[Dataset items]
Start of Block

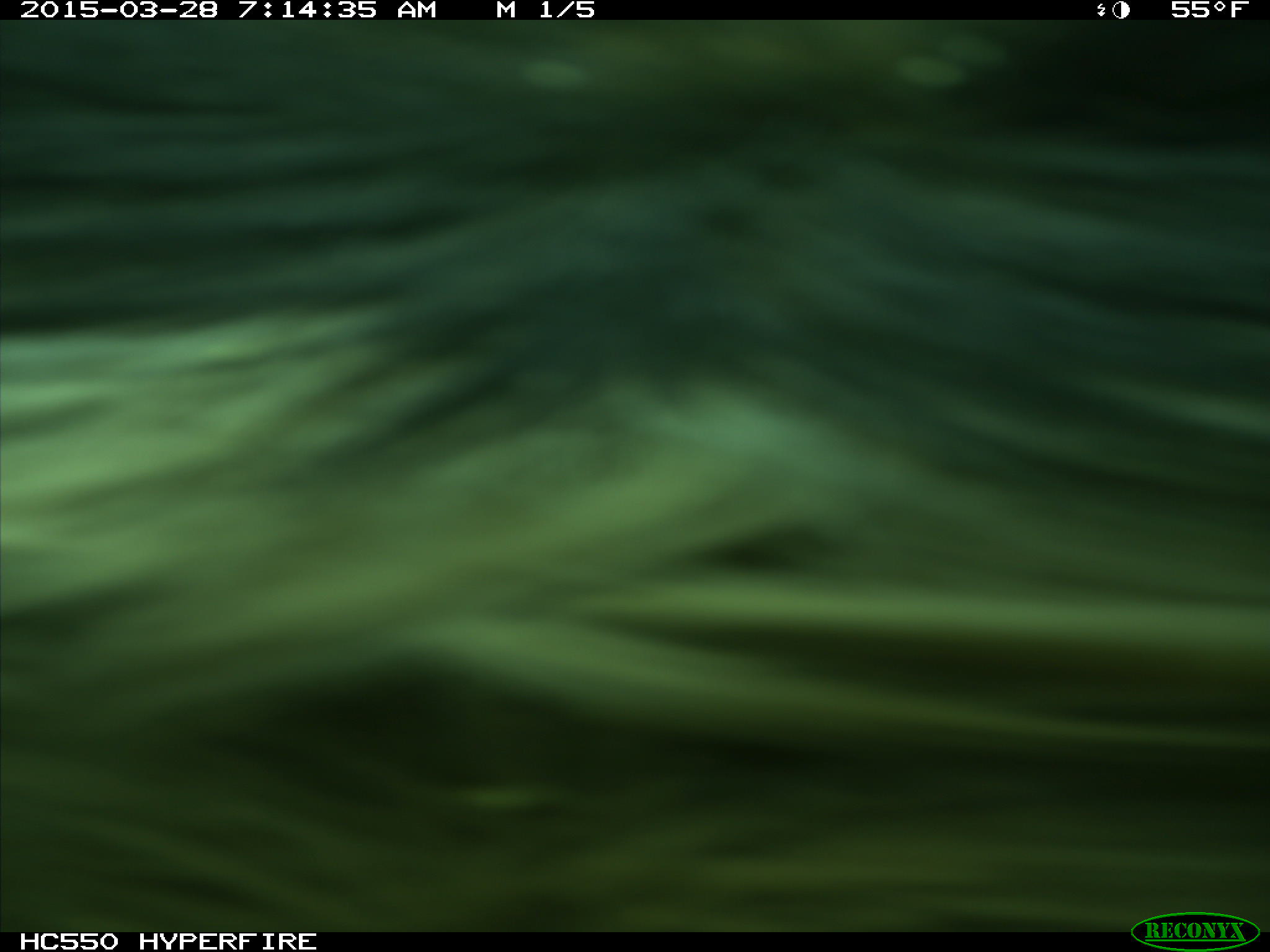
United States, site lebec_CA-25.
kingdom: Animalia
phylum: Chordata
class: Mammalia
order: Artiodactyla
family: Bovidae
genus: Bos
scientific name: Bos taurus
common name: domestic cow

End of Block

The output should consist only of the lines from the one with "class: Mammalia" through the final line of the records above, exactly.

class: Mammalia
order: Artiodactyla
family: Bovidae
genus: Bos
scientific name: Bos taurus
common name: domestic cow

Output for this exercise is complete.